Key inversion: when execution is in the loop, the abelian structure becomes MORE valuable, not less — adversary now has two surfaces (code logic + actual output), mutation is verifiable via git, portfolio cells produce real numbers. Spec-only mode is the corner case; executable mode is the bedrock.

Safety Rules

• Never edit files outside Target

• Never modify the eval command itself (adding regression tests to expand coverage is OK; changing what is measured is not)

• Never run with --adversary=off when Eval is self-judge — refuse to start (no degradation)

• When requested adversary is unavailable (e.g., codex CLI binary missing OR not auth'd OR codex MCP wrapper not configured), degrade gracefully to dissect — but the degradation MUST be loud (console + escalations.md + History). Silent fallback is forbidden.

• Always revert on error

• If metric worsens >50% in one round, flag and revert

• Long eval MUST be detached (v2.4). Eval commands with any of: wallclock >30s, spill to disk, window/sort over >10M rows, or known memory footprint >2 GB MUST run via nohup <cmd> > logs/X.log 2>&1 & echo $! > logs/X.pid. Inline (blocking) eval is ONLY for deterministic <30s shell commands. Rationale: in-session OOM can kill the loop's parent Claude process (confirmed 2026-04-22 Polymarket DuckDB spill + 2026-04-24 FCI bench 57GB RSS balloon). Detached eval survives session death; the next round reads logs/X.pid + logs/X.log to pick up. Cap --threads to ~half of cores for jobs with spill-manager (DuckDB, joblib with BLAS inner) to leave headroom.

• Respect time budget

• Escalations file is always written (empty file is fine — proves the gate ran)

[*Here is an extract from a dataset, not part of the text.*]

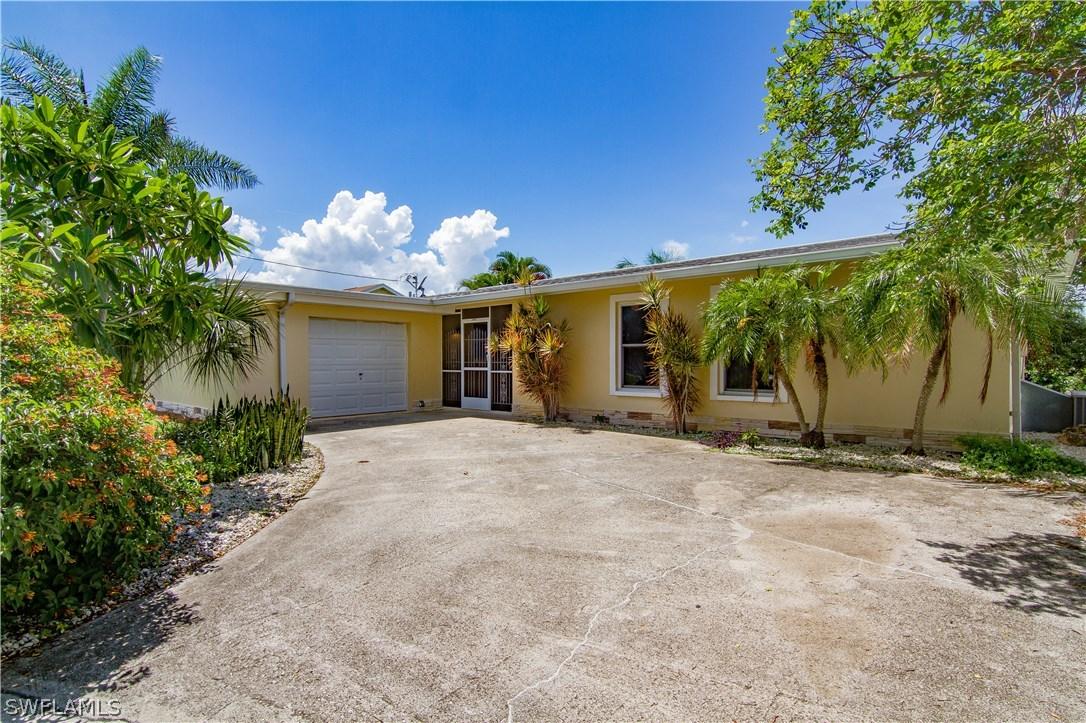 1319 SE 31st Ter., Cape Coral, FL 33904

• Adversary subagent context is isolated per round; never share its conversation across rounds

• Production-runtime safety (v2.7, 2026-04-26). When Target includes a file that a production process (cron, supervisor, systemd watchdog, hot-reload server) imports continuously, the loop MUST address the file-save vs git-commit timeline gap. Two failure modes happen at every mid-cell save, not at commit boundaries: (a) production picks up WIP intermediate state between adversary rounds; (b) a fresh-fixture eval passes while the deployed state is incompatible.

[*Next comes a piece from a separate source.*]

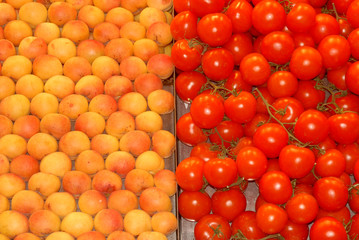 tomates au marché de barcelone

  Required mitigations (pick at least one per cell that touches such a file):

  1. Suspend the production process for the campaign window — comment cron entry / stop systemd unit / pause watcher. Resume + verify one full cycle clean before claiming the cell done.
  2. Run eval against actual deployed state alongside fresh-fixture eval — e.g.: python3 -c "from <target> import <init>; import sqlite3; <init>(sqlite3.connect('<prod_db_backup>'))" || exit 1. The prod-backup must be snapshotted at campaign start (not refreshed mid-run).
  3. Pre-commit DDL audit — for any new schema column added to a cron'd DB, the loop's eval MUST verify a matching idempotent ALTER block exists. Sketch: new_cols = git diff | grep '^\+\s+\w+ (TEXT|INTEGER|REAL)'; alters = git diff | grep 'ALTER TABLE.*ADD COLUMN'; assert alters >= new_cols. CREATE TABLE IF NOT EXISTS alone is insufficient — it silently skips against an incumbent schema.

  Why mandatory: 2026-04-26 pm-live-trade-infra Cell 2. I edited scanner.py twice within one commit (v1 fills schema → R2 hardening). Cron picked up v1 between edits, created production fills with 18 columns. R2 commit landed with CREATE TABLE IF NOT EXISTS (skipped) + CREATE INDEX ON fills(mode, status) (failed no such column: mode). Scanner crash-looped 36 minutes. The loop's adversary R2 actually flagged "schema-break" as an attack class but the verification test (test_fills_schema_idempotent_double_migration) only ran against fresh tmp_db — never against an incumbent v1 schema. Post-campaign reviewer correctly identified BLOCKER #1 but ran AFTER all 8 commits had landed; production was already broken. The structural insight: abelian's atomicity model is "git commit = round = atomic deployment boundary," but cron/supervisor/watchdog observe file-save, not commit. Multi-edit commits leak intermediate states to production runtime regardless of git's view.

  Diagnostic for whether this rule applies: search the cron / supervisor / systemd config for the Target file path. If found, the rule applies. If unsure, suspend cron — cheap insurance.